GIVEN EXERCISE 1: Using the article on bread and salt as house-warming gifts, decide whether each statement agrees with it: (a) the two friends in the scenario come from Bavaria; (b) the building has its apartment on the first floor; (c) the writer learned of the custom from a neighbor. Give yes or no for each, with the deciding words of the article quoted exactly.
GIVEN EXERCISE 2: Pull out of the article on bread and salt as house-warming gifts everything from "But the concept" down to "normal house-warming gifts.", copied word for word.

DOCUMENT SECTION:
· · · · · · ·
Salt and Bread as House-Warming Gifts?

imgp0054

Let’s start this article with this scenario: Two female friends from Bavaria, who have known each other since college, decide to open a restaurant in a rural community in Hesse, where a few of their former college mates and cousins are living. They purchase this small building that has a restaurant on the first floor and an apartment on the second floor. After two weeks of moving and renovations, they have a house-warming party where they invite friends and family, as well as some helpful neighbors and even their first customers. While many they know give them some useful items for their home and business as well as some wine and food, the two girlfriends become astonished, when half the people invited give them as gifts……

BREAD AND SALT!!!!

Before going a bit further into the topic, let’s have a look at the symbols of the commodities we do know. Salt had been known as the common commodity for trade, having been used during the Middle Ages as a leverage of power. Salt has many uses, as seen in the examples mentioned in Saxony-Anhalt and in particular, Halle (Saale).  In Christian terms, the bread symbolized the body of Jesus Christ and the wine as his blood- both taken at communion. Gold and resin were symbols of birth and happiness, as interpreted during the Birth of Jesus.

But the concept of bread and salt as house-warming gifts are, believe it or not, customary in Germany. I learned about this concept through a student in one of my English classes, who received just that for his home in eastern Thuringia and mentioned that this is the traditional norm. While in normal households one is greeted with wine, food and the basic necessities for the apartment, such as appliances, knick-knacks and perhaps a good candle light dinner (yes, I’ve heard of such stories), bread and salt seemed to be the normal house-warming gifts.
· · · · · · ·
INFORMATION SHOWN:
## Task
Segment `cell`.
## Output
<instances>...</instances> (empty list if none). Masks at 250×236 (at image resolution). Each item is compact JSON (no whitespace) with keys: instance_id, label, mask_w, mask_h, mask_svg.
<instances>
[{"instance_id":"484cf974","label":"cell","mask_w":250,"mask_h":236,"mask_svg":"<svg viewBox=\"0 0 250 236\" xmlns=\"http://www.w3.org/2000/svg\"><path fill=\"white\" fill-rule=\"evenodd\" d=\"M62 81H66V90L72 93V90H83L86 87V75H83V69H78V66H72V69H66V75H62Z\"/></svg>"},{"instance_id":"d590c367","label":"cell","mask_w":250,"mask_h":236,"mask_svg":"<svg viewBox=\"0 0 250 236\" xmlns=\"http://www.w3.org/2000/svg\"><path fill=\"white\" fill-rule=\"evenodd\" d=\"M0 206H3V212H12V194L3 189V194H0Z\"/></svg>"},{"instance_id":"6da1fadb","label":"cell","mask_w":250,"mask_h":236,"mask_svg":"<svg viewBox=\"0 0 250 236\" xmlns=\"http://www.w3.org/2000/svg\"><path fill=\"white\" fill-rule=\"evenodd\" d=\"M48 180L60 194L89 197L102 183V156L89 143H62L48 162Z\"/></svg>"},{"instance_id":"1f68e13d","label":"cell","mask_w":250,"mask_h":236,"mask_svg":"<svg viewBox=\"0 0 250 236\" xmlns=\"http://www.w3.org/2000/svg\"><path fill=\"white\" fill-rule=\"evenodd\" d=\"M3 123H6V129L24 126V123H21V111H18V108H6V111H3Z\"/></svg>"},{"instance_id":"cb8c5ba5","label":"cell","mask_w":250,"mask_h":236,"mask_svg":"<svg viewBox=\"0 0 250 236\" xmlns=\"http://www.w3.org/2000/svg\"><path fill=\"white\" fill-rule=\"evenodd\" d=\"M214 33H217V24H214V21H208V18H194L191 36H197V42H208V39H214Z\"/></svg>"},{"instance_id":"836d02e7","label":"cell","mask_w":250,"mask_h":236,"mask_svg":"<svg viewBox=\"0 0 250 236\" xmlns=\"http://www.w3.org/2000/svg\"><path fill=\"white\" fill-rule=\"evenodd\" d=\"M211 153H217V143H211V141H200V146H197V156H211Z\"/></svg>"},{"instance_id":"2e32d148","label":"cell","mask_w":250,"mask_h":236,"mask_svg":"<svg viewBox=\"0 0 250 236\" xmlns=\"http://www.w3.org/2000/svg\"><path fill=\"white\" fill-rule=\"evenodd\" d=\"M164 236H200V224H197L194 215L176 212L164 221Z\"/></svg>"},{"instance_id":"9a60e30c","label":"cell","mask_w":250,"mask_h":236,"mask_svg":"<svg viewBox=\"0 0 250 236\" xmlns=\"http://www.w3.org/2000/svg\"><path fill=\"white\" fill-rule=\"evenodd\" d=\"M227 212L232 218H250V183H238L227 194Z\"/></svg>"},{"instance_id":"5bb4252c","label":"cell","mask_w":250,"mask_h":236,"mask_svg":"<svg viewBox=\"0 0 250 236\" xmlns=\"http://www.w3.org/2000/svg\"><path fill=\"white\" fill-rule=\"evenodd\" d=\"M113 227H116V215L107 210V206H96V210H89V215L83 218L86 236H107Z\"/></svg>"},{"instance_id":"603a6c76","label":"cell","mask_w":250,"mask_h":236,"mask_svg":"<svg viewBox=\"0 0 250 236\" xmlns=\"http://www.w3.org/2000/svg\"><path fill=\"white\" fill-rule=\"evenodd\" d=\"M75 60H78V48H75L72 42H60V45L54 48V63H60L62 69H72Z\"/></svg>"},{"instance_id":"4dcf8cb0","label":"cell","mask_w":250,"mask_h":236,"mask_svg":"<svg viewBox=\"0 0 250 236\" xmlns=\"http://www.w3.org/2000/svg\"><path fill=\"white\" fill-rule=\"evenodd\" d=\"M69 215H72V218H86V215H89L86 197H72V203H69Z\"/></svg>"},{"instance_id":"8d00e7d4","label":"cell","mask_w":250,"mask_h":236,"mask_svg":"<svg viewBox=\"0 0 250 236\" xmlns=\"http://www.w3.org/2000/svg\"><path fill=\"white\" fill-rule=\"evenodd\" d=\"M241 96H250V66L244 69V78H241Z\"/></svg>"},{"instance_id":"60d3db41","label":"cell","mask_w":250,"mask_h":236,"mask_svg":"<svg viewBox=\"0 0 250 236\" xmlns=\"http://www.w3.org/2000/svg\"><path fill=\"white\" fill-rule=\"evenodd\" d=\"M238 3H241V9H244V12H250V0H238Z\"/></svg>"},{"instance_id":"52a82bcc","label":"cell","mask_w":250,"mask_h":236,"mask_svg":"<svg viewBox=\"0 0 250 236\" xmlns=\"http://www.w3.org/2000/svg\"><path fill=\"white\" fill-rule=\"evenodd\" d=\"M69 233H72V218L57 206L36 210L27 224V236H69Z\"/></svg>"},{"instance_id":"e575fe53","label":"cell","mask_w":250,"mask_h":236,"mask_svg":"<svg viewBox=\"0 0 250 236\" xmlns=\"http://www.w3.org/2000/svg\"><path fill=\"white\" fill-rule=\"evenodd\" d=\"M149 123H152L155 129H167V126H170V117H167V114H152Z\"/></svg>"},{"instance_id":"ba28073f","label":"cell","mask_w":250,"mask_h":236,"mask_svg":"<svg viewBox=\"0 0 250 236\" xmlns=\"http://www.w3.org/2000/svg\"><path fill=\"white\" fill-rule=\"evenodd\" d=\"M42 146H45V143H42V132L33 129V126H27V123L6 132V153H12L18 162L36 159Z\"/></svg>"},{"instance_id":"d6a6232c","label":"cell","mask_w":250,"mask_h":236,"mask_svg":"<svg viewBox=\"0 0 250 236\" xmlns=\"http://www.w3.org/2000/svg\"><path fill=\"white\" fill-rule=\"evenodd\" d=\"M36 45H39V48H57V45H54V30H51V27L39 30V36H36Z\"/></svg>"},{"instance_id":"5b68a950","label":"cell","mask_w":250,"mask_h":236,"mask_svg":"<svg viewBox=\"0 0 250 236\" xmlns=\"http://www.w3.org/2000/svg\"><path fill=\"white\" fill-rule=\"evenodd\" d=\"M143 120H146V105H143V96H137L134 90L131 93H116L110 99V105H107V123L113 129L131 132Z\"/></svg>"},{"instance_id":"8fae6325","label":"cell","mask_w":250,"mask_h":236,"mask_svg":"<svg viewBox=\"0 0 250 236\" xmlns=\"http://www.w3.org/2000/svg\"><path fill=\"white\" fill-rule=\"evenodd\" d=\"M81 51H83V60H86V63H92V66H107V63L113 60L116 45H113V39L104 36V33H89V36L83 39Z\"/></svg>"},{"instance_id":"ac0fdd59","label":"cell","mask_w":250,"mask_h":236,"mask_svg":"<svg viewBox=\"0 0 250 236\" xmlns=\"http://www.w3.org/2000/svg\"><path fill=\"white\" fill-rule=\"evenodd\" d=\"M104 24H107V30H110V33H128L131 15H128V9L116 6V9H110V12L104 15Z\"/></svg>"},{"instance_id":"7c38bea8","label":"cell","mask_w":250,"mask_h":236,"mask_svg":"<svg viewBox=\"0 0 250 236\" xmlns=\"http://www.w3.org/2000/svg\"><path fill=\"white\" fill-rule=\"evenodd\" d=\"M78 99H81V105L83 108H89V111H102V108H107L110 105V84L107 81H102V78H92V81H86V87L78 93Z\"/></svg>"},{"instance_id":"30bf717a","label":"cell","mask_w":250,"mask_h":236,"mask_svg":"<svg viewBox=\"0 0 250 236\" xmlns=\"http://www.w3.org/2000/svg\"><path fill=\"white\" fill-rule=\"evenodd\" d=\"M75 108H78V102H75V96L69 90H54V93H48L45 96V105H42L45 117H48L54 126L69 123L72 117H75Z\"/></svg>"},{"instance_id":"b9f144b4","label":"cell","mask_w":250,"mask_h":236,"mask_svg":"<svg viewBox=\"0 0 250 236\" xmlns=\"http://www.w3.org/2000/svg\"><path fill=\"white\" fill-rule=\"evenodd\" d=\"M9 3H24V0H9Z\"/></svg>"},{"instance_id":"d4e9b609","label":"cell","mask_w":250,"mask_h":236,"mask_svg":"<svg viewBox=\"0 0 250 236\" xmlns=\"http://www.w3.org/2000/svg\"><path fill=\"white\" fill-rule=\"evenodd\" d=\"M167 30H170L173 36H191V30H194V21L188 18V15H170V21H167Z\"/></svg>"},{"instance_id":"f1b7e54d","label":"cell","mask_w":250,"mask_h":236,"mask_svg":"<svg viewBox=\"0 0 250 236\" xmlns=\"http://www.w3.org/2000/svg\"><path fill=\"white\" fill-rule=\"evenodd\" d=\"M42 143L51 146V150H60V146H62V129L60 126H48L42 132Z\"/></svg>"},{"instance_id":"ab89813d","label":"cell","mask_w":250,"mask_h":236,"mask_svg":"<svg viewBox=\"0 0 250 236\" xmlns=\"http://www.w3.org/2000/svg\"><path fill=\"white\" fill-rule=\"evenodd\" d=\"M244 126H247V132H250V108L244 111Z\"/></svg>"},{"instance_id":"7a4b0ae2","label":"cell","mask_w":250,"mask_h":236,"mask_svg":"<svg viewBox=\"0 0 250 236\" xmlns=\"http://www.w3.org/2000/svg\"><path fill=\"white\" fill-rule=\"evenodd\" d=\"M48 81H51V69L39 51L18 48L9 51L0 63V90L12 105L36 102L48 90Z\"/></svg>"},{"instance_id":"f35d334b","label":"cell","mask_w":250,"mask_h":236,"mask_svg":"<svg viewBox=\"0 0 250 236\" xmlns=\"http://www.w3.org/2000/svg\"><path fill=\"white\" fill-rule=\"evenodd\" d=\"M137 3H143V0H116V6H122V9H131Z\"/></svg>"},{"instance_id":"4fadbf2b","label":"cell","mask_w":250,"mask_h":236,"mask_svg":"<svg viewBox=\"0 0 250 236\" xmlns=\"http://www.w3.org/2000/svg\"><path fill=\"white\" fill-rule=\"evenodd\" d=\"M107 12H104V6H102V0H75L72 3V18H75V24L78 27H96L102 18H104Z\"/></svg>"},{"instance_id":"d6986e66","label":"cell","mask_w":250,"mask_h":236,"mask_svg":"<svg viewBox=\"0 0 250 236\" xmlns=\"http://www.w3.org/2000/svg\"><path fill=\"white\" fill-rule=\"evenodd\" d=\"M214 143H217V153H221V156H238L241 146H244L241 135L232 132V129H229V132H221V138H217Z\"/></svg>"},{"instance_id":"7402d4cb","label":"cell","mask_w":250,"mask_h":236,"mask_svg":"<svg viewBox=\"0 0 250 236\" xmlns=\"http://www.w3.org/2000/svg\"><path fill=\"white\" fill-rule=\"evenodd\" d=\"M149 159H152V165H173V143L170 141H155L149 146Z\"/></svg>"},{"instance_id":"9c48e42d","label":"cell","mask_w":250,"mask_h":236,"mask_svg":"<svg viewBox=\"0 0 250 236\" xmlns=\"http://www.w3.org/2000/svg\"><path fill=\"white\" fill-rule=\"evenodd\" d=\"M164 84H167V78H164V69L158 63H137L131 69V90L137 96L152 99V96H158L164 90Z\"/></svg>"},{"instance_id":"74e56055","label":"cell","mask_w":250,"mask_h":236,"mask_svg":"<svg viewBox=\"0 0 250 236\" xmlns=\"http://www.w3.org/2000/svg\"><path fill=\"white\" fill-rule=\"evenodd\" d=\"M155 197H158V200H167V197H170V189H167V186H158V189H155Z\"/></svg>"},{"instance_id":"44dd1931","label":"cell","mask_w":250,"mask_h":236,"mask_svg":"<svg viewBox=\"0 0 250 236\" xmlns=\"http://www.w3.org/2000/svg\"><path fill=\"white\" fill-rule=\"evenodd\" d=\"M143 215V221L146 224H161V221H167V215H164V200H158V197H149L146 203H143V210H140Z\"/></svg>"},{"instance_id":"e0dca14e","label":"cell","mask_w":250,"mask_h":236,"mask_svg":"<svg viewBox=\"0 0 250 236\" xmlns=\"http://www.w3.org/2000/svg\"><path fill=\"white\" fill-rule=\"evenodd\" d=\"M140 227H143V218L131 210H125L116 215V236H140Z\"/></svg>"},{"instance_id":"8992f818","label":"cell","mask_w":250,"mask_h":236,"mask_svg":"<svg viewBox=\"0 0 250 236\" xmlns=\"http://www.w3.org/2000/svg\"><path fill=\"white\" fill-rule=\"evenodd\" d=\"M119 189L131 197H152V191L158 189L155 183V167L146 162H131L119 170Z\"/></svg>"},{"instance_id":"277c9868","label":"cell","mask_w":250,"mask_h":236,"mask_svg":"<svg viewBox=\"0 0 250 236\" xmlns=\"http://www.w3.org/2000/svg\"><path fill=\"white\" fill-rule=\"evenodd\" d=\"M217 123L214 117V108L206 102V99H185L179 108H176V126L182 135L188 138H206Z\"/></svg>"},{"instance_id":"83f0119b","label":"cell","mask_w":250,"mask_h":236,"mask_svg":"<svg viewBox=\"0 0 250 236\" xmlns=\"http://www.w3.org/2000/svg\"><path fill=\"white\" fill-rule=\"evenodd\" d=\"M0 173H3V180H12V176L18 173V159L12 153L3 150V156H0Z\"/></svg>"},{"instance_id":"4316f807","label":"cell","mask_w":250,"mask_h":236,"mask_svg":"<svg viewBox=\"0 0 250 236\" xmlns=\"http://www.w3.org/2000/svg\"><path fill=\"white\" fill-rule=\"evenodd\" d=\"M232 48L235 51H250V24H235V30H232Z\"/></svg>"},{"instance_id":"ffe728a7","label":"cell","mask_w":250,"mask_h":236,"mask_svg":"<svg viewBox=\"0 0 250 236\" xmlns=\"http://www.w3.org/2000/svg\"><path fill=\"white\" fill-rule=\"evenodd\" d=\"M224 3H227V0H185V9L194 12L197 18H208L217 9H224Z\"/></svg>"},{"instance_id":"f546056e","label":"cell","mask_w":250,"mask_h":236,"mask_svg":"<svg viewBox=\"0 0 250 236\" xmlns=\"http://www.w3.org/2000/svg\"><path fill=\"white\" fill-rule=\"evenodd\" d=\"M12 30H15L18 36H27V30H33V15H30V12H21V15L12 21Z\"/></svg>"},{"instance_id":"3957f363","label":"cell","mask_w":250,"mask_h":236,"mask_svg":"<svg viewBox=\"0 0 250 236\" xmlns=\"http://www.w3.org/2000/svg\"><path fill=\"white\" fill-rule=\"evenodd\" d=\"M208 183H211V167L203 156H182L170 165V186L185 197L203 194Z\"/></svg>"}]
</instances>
· · · · · · ·
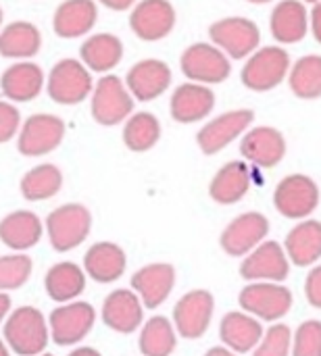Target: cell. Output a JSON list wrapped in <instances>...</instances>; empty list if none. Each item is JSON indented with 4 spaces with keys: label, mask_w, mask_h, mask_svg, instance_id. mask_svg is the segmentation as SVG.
· · · · · · ·
FULL SOLUTION 1:
(a) Yes: "Two female friends from Bavaria"
(b) No: "a restaurant on the first floor and an apartment on the second floor"
(c) No: "through a student in one of my English classes"

FULL SOLUTION 2:
But the concept of bread and salt as house-warming gifts are, believe it or not, customary in Germany. I learned about this concept through a student in one of my English classes, who received just that for his home in eastern Thuringia and mentioned that this is the traditional norm. While in normal households one is greeted with wine, food and the basic necessities for the apartment, such as appliances, knick-knacks and perhaps a good candle light dinner (yes, I’ve heard of such stories), bread and salt seemed to be the normal house-warming gifts.